TCP makes NAT traversal harder, not easier. WebRTC can be peer to peer thanks to its use of UDP, not in spite of it. The complications of STUN comes from NAT, not from UDP. The complications of TURN comes from firewalls (or overly restrictive (i.e bad) NATs), not from UDP.
Except they wanted to build something usable? If I could snap my fingers and make IPv6 deployment and usability, I and I'm sure WebRTC folks would. This entire stance is even more hard to mesh with the real world given how long WebRTC has been in development and use.
Well, the idea behind would be to move to a clean ipv6/tcp protocol stack at the same pace than ipv6 deployment.

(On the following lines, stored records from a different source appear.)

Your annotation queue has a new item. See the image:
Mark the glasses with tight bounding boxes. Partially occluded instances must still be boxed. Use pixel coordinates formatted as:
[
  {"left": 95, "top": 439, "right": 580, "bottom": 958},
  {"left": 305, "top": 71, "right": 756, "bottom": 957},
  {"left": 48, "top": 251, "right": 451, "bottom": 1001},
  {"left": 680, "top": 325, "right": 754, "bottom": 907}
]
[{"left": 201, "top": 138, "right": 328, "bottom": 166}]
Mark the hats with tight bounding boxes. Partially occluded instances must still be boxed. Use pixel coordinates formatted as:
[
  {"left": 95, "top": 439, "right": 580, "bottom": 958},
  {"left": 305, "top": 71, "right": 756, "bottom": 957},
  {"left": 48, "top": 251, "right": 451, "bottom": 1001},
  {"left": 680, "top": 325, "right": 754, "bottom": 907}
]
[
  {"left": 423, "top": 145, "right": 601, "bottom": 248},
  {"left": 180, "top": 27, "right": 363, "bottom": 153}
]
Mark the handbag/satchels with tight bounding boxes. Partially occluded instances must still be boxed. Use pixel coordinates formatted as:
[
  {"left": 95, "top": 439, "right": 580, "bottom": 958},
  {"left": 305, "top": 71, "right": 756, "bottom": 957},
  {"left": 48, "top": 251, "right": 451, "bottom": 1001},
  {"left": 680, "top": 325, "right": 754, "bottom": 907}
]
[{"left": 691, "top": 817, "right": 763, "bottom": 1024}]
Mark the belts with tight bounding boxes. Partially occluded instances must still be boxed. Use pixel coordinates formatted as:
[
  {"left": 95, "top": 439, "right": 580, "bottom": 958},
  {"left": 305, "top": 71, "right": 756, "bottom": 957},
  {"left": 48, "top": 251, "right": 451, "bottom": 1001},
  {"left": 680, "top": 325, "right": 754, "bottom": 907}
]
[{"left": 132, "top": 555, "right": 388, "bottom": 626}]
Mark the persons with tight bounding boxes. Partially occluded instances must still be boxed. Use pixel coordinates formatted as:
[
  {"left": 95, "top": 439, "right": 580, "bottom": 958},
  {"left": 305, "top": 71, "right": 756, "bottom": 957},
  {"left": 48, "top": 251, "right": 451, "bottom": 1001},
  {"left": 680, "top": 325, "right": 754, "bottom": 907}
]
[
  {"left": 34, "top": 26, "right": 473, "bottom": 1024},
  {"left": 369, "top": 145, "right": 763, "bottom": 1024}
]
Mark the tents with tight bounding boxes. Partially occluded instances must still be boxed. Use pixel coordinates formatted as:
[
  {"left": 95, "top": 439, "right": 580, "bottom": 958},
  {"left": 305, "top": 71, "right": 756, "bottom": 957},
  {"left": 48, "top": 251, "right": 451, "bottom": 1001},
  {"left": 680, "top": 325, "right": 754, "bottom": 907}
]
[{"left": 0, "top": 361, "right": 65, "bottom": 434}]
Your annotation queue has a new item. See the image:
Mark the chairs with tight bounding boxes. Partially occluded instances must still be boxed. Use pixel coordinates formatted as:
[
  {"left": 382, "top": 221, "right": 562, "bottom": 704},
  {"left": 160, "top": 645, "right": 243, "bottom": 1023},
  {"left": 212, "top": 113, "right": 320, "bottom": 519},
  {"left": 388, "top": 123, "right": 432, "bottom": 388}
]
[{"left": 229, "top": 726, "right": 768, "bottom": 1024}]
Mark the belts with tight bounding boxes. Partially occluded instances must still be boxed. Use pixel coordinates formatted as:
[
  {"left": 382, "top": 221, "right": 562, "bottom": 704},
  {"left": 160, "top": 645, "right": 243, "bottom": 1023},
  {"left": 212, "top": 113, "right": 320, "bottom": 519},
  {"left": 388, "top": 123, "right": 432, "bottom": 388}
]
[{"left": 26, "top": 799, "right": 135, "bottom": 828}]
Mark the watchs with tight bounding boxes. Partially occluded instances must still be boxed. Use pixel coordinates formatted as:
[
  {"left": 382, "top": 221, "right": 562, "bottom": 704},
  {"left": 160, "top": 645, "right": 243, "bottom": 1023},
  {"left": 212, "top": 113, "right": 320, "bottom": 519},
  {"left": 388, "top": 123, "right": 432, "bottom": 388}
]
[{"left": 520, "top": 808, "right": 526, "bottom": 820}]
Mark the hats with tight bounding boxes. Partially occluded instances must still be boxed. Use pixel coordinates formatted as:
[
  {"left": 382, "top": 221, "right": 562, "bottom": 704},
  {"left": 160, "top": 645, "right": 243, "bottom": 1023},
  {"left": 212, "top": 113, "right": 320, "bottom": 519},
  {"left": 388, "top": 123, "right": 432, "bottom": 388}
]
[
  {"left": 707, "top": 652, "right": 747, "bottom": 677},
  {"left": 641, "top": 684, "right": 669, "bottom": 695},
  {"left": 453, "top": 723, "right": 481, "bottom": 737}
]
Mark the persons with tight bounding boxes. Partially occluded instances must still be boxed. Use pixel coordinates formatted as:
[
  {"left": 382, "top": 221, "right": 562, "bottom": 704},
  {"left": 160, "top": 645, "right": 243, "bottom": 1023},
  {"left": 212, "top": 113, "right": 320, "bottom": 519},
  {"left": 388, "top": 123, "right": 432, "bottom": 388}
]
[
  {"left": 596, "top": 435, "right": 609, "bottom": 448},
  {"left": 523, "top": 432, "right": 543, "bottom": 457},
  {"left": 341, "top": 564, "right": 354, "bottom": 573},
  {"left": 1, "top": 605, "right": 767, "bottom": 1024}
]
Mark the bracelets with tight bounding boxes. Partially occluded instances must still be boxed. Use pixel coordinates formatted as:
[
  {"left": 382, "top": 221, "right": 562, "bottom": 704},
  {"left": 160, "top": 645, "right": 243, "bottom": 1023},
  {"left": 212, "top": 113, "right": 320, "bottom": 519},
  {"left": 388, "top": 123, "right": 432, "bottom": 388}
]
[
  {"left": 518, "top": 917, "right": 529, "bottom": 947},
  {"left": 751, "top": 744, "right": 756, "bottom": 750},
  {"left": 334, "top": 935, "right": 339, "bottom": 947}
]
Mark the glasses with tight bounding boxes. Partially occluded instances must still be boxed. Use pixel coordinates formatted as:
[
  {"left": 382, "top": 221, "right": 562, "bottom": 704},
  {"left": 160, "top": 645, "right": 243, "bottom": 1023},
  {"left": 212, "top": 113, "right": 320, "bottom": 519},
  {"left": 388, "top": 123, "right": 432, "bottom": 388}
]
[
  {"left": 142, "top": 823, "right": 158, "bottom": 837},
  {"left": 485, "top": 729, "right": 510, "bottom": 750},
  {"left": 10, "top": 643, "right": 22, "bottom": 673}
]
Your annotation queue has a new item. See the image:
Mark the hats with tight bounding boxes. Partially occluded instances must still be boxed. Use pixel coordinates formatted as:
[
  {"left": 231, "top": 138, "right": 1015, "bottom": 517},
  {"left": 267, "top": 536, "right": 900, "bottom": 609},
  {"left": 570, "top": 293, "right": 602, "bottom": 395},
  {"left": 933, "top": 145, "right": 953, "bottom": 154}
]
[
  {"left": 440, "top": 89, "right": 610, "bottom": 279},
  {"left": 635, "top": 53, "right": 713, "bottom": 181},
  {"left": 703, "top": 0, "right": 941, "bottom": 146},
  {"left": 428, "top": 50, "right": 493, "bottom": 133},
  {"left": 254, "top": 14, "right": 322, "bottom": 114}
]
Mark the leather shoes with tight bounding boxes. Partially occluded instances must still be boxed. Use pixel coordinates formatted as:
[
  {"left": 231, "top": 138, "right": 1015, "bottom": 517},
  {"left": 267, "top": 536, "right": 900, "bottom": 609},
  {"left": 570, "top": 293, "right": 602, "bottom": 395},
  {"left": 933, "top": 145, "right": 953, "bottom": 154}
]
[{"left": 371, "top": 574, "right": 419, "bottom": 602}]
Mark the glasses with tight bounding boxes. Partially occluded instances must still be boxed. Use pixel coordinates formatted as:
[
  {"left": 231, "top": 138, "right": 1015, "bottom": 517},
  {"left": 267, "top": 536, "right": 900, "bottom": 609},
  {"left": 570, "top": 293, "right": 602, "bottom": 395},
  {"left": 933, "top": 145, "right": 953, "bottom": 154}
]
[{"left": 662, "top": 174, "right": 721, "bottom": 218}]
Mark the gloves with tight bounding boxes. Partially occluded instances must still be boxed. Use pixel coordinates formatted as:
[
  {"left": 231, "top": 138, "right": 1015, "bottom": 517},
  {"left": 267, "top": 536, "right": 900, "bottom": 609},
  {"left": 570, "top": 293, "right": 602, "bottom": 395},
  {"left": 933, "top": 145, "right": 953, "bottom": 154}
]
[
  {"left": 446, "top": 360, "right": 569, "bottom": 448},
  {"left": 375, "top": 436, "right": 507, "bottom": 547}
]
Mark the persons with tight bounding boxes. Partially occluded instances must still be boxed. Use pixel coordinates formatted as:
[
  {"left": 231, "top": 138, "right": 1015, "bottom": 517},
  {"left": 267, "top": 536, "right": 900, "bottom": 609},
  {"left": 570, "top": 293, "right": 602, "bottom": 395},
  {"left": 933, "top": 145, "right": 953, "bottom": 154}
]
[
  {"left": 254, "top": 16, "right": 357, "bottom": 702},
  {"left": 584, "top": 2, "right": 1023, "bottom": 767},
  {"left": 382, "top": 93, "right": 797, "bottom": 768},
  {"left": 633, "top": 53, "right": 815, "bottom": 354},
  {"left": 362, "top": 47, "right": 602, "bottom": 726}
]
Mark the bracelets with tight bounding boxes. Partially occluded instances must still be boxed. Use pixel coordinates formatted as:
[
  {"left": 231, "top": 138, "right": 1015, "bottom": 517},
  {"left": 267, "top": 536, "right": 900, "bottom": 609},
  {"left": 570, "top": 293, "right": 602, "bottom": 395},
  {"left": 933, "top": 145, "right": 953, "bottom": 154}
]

The best compromise would have been a dual stack: the clean pure p2p ipv6/tcp, and the brain f*cked ipv4/nat/upnp/turn/stun/etc. To have a clean and brutal split between the 2.
In my country, people would mostly run the clean ipv6/tcp protocol stack. And I am thinking REALLY simple: no transcode in the protocol (only the node will decide if it needs to transcode), one stream, buffered (it's not a video call). Yeah... excrutiatingly simple, then with many alternative implementations, aka sane.
But, it is kind of a dream, I know CDNs and streaming services won't let that happen in any way, I would not be surprised to see some DDOS-ing "from" them to keep people slaves of their big tech "centralized" services.
I think that will be unavoidable unless HTTP3/QUIC or IPv6 gains widespread support on all kinds of network infrastructure.